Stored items

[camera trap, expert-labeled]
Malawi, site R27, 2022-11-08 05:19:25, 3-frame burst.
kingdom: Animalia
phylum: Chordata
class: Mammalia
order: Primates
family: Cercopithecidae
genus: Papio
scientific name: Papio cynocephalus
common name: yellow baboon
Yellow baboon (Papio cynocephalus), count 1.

## Exercise brief
In full and without change, transcribe the entries.

## Answer section
[camera trap, expert-labeled]
Malawi, site R27, 2022-11-08 05:19:25, 3-frame burst.
kingdom: Animalia
phylum: Chordata
class: Mammalia
order: Primates
family: Cercopithecidae
genus: Papio
scientific name: Papio cynocephalus
common name: yellow baboon
Yellow baboon (Papio cynocephalus), count 1.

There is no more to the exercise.